Around the particles where bacteria were observed to orbit, the radii of meniscus and bacterial trajectories both increase with the particle size (Fig. 2, c and d). The general explanation is that bigger particles create taller water tents of larger radii of meniscus, allowing the motile bacteria in the tent to move in larger orbitals. The trajectory radius must always be smaller than the meniscus radius, beyond which cells become immobilized. Accordingly, we see a clear correlation between trajectory radius and meniscus radius, with the latter setting the upper limit for the other radius, as shown in Fig. 2 b. For the silica beads, which are uniform in size, the meniscus and trajectory radii vary within narrow ranges. Graphite particles, which were more variable in size and had irregular shapes, gave rise to a larger variation in meniscus and trajectory radii (Fig. 2, b–d).
Causes for the circular trajectories and hydrodynamic analysis
The orbiting bacteria were observed to be in the same focal plane as the bacterial cells stuck in the nearby dry regions, suggesting the solid confinement imposed by the agar surface to be a key factor for the circular trajectories. Numerous previous studies have shown that bacteria swim in circular trajectories near a solid surface (6, 7, 28). Such a hydrodynamic effect is expected to be strong in this experiment because of close proximity of the cells to the agar surface. Here, however, the trajectories are also subjected to additional constraints imposed by the tent-shaped film, especially the meniscus radius as its boundary cutoff. These constraints appear strong enough to keep the entrapped bacteria swimming persistently in circular trajectories. In contrast, the boundary effects due to graphite particles on the bacterial trajectories may be neglected with the exception of close encounters. In some cases, bacteria were seen to swim within a body length from the center particle or occasionally to even collide with it, but most often orbiting bacteria swam over 8 μm away from the particle, a distance by which the hydrodynamic effect of the graphite boundary becomes negligible (5). These observations reinforce the argument that the circular trajectories are caused by the proximity of the bacteria to the agar surface and the meniscus boundary but not the particle surface.
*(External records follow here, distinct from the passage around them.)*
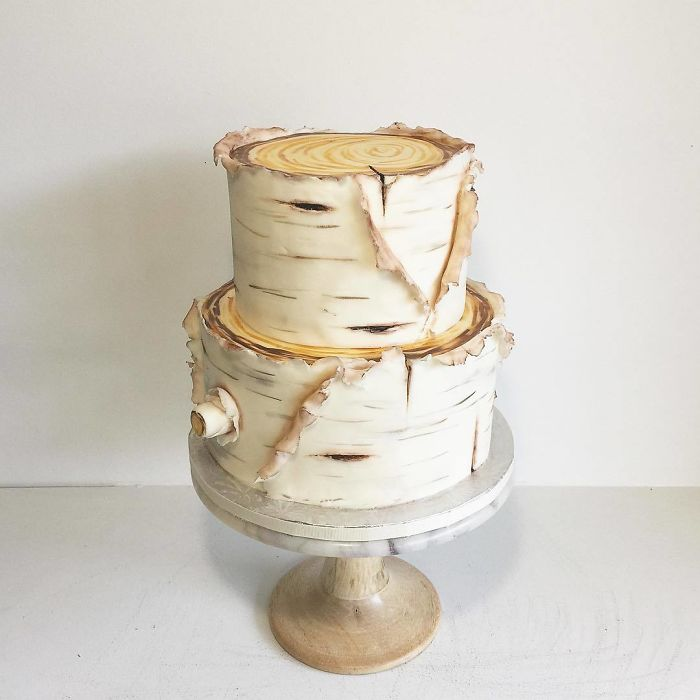 darci amazing cakes tree trunks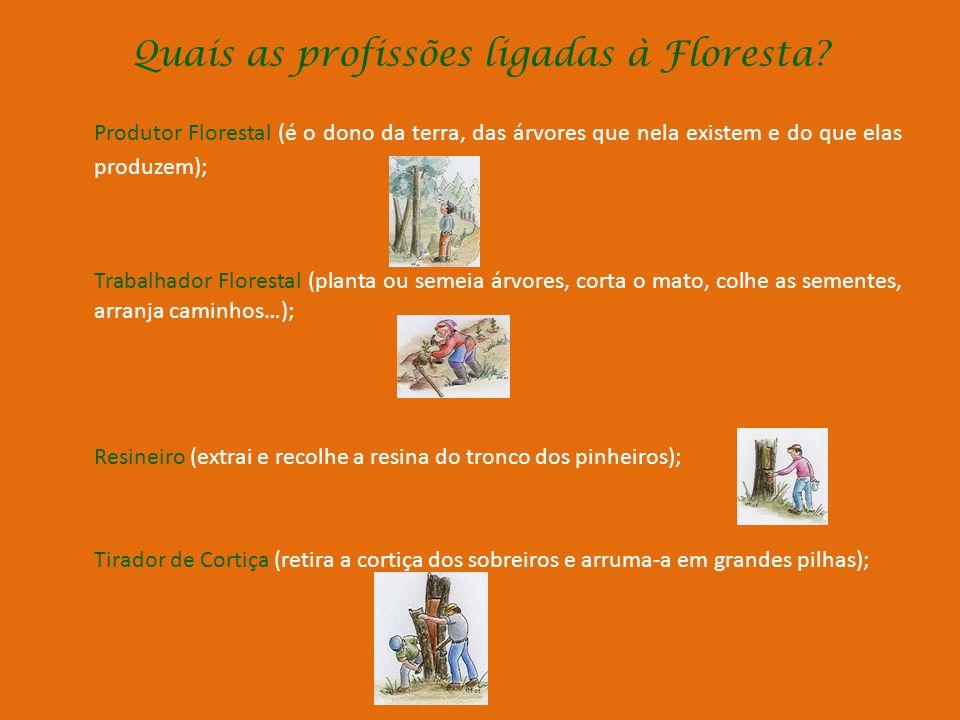 Quais as profissões ligadas à Floresta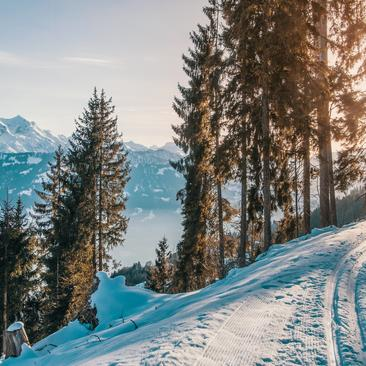 Learn cross-country skiing in the Pyrenees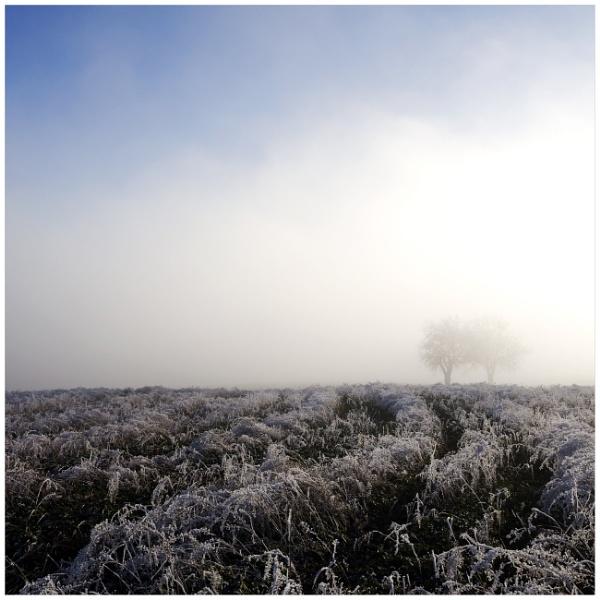 bon hiver V/ by bliba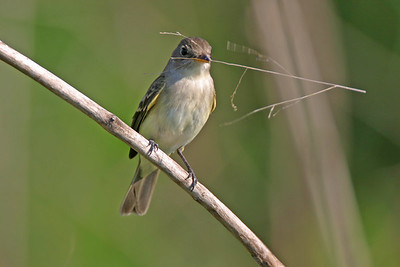 Willow Flycatcher, Gathering Twigs for nest, Goose Pond, Greene County, Indiana, June 4, 2006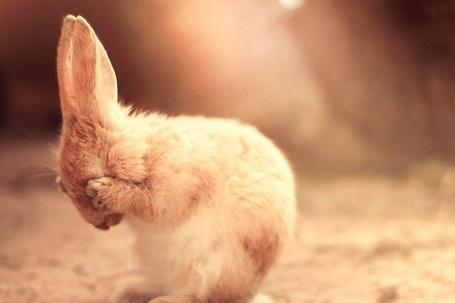 Фото Кролик сидит, закрыв лапками глаза (© Кофе мой друг), добавлено: 05.05.2012 16:16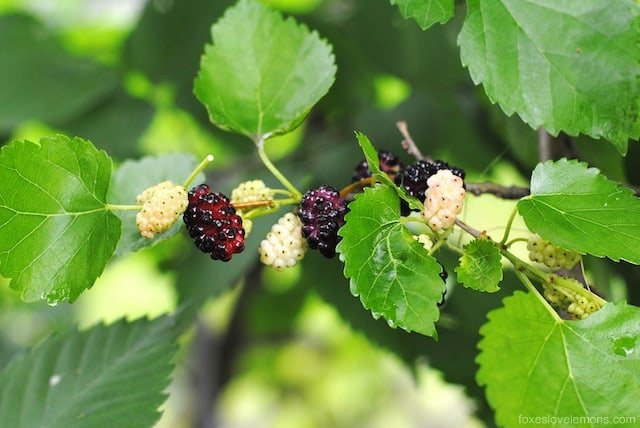 Mulberry-Ginger Sorbet - a refreshing summer dessert that uses the free berries growing in your yard! Can also be made with blackberries.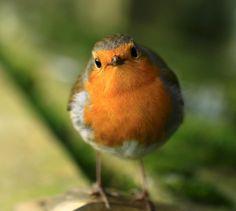 The cool robin stare...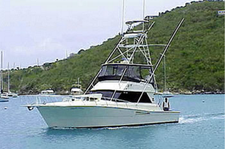 thumbnail-1 Viking 45.0 feet, boat for rent in St. Thomas, VI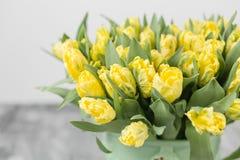 Tulipes de couleur jaune dans le vase vert Grands bourgeons des tulipes multicolores Contexte naturel floral Tulipes bicolores re Photographie stock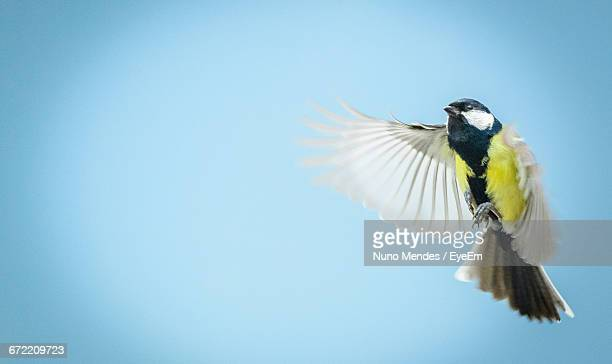 Low Angle View Of Great Tit Flying Against Clear Sky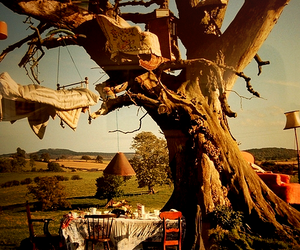bed and tree image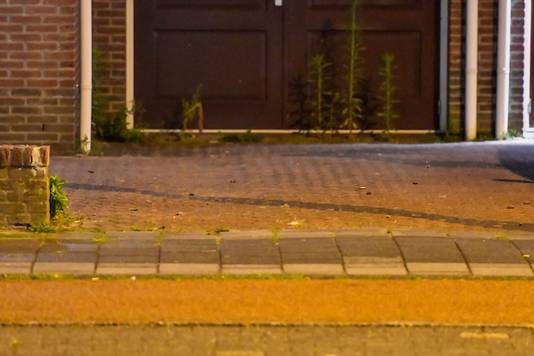 Voor het huis aan de Shakespearelaan in Eindhoven liggen meerdere kogelhulzen.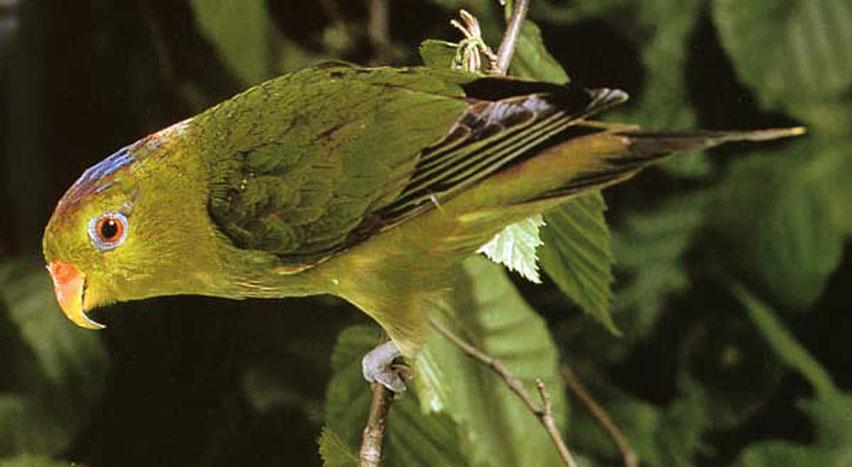 Pygmy Lorikeet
Measurements on all four strains show a common trend between the speeds of orbiting bacteria and the radii of the curvature of their trajectories. Bacteria swam slower in trajectories of smaller radii, but beyond a certain threshold (∼7 μm), the speed approached an upper limit, between 30 and 50 μm/s, depending on the bacterial strain (Fig. 3 a). These results suggest that graphite particles or beads affect the swimming speed by restricting the bacteria to their close proximity via the tent-shaped liquid film around them. Within smaller trajectories, bacteria cells are more restricted when compared to those that interact only with agar surfaces. Under such conditions, the meniscus may push the cells closer to the agar surface, making them experience more drag and hence slowing them down.
We compare the experimental speed profile with predictions based on a hydrodynamic model by Lauga and co-workers (28). Details on its implementation are described under the Hydrodynamic model, with parameters specified in Table S1. Although it is possible to shift the theoretical line in Fig. 3 a by adjusting the parameters for the dimensions of the model bacterium and the flagellar motor rotation speed, the key feature remains the same: the speed initially increases with the radius of curvature but quickly attains an upper value. Bacteria swimming at the lower end values of the radius of curvature moved closer to the seeding particle; hence, they experienced more drag. This drag effect due to the seeding particle is not considered in the hydrodynamic model, which may explain why the data at radii of curvature below 7 μm fall significantly below the model prediction. The theory curve ends at the radius of curvature ∼4 μm, which corresponds to a 5 nm minimal gap set in the model calculation between the cell body and the bottom surface (see Fig. S2). One might argue that the hydrodynamic model is no longer valid with such a small gap. Nevertheless, the consistent trend of the data with the theoretical prediction (Fig. 3 b) supports the notion that whereas the hydrodynamic boundary effect of the bottom surface can account for the circular motion observed in orbiting bacteria, the actual trajectory radius and swimming speed are also affected by other constraints, such as those imposed by the particle surface, air-water interface, and meniscus boundary.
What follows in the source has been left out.